Sodzawiczny v Smith - Re Arbitration Claim - 2024 EWHC 231 Comm - 07 February 2024
Country
Year
2024
Summary
INTRODUCTION
This is an application by the Claimant ("Mr Sodzawiczny") for an "anti-arbitration" injunction ("AAI") to prevent Dr Smith and Dr Cochrane from pursuing an LCIA Arbitration which they purported to commence on 6 December 2023.
The court must also consider Dr Smith's application under s.9 of the Arbitration Act 1996 ("the 1996 Act") to stay enforcement of the judgments entered in respect of certain arbitration awards under s.66 of the 1996 Act and, as the matter developed in argument, to stay the AAI application.

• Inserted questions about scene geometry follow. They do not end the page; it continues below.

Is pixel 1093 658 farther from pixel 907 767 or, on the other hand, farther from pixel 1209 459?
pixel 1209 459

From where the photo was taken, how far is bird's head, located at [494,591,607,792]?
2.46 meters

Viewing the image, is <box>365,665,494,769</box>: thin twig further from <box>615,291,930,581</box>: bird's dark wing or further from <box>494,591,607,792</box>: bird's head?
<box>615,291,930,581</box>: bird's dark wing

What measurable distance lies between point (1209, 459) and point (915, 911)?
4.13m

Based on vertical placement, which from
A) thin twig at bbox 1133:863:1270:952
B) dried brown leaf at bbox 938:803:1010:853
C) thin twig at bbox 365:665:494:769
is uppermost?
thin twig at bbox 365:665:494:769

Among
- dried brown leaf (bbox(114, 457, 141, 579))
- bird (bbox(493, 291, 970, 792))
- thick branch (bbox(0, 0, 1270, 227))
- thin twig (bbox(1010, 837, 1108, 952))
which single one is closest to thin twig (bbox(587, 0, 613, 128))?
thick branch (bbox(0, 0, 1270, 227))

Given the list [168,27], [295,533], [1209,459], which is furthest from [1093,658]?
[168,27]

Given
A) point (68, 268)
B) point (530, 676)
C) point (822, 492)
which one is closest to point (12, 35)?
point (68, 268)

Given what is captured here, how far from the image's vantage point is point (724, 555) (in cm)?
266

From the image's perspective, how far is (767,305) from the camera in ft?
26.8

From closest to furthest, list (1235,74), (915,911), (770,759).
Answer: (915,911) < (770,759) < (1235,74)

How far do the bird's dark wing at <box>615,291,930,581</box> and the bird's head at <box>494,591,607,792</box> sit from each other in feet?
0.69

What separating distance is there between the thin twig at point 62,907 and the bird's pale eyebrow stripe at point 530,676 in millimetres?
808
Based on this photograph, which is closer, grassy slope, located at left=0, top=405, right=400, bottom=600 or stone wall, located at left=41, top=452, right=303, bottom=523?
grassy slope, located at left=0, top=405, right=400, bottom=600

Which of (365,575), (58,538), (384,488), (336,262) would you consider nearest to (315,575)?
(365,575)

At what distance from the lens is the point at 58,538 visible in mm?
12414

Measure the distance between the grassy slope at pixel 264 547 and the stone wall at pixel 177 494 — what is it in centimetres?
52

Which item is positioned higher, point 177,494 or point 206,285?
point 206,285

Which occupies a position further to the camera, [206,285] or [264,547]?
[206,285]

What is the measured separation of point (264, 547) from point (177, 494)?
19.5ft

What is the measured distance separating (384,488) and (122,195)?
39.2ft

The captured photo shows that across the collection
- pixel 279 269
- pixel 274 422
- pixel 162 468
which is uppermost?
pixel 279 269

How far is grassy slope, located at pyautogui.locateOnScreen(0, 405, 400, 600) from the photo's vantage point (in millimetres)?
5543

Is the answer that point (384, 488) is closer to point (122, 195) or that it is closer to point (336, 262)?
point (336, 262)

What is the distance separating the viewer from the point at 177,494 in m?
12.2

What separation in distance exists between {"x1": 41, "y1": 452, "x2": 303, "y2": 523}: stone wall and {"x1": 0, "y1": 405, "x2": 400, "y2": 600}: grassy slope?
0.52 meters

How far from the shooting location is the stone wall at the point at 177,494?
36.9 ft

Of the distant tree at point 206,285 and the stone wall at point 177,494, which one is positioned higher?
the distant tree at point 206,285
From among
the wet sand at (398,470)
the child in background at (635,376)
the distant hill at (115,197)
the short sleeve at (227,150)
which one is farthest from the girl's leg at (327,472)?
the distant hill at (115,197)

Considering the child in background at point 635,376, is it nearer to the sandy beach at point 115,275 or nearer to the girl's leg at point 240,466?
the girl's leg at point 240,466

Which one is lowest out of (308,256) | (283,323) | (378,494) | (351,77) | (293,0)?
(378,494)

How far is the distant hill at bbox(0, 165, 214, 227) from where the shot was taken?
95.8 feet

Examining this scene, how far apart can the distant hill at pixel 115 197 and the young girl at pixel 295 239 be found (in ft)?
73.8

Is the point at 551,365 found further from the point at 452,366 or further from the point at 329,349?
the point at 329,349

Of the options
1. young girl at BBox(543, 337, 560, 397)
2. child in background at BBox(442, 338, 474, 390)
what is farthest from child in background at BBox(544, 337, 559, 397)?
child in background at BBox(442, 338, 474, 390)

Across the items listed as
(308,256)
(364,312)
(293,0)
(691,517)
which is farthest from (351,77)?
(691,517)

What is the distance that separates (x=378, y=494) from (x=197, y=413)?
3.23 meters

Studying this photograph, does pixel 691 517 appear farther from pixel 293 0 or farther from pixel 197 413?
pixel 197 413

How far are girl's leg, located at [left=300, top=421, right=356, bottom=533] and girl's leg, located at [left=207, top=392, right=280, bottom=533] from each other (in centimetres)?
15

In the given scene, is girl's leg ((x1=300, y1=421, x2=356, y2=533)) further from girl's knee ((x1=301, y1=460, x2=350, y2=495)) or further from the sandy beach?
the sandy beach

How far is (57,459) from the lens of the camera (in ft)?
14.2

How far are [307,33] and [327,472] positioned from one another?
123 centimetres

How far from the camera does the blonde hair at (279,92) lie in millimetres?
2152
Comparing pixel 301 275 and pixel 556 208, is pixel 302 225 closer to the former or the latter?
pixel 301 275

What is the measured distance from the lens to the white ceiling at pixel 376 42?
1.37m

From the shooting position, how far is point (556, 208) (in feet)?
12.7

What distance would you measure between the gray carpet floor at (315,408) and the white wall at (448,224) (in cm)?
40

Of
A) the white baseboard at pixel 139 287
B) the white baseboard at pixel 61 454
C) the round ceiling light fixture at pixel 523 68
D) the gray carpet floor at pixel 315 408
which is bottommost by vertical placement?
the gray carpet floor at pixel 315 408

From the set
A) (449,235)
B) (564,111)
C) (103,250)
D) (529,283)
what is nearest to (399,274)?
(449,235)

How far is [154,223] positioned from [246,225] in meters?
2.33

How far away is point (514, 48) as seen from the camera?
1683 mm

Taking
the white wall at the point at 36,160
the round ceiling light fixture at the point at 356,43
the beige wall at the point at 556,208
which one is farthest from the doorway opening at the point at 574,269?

For those familiar with Dr Smith's name, it will be apparent that these applications represent the latest in a series of costly and time consuming disputes which have occupied the Commercial Court since 2012. One of more recent summaries of their convoluted history can be found in my judgment in SMA Investment Holdings Ltd v Harbour Fund II LLP [2023] EWHC 428 (Comm), in which I chronicled the many findings of dishonesty against Dr Smith, Mr Ruhan, Mr Cooper and McNally, and the various applications brought by those unwilling to accept the determinations made by impartial tribunals of the various claims.
In concluding that judgment, at [103-104], I noted:
"As will be apparent from the foregoing, there is a real risk in this case that individuals who are bound by, but unhappy with, the outcome of the Directed Trial have been and are continuing to instigate proceedings and applications in these proceedings and elsewhere to challenge the outcome of the Directed Trial or by way of a collateral attack on its conclusions. The scale of these activities and the legal costs and court time they are consuming, mean that considerable vigilance will be required on the court's part to ensure that its judgments are respected and its processes are not abused.
If activities of this kind continue, there will need to be careful consideration of a number of matters, including:
i) whether there are any individuals who may have breached court orders and undertakings and, if so, whether the court's committal jurisdiction should be engaged;
ii) whether officers of the court should be given control of any companies which have changed hands in questionable circumstances, and which are being used in this process;
iii) whether further injunctions could or should be granted against individuals where there is a sufficiently arguable case that they are engaged in activities intended to challenge a judgment which is binding upon them;
iv) the consequences of undischarged costs orders in the litigation to date; and
v) who has been funding these various applications and whether any orders against the funding parties or those controlling them would be appropriate."
As will be apparent from what follows, those warnings are falling on deaf ears.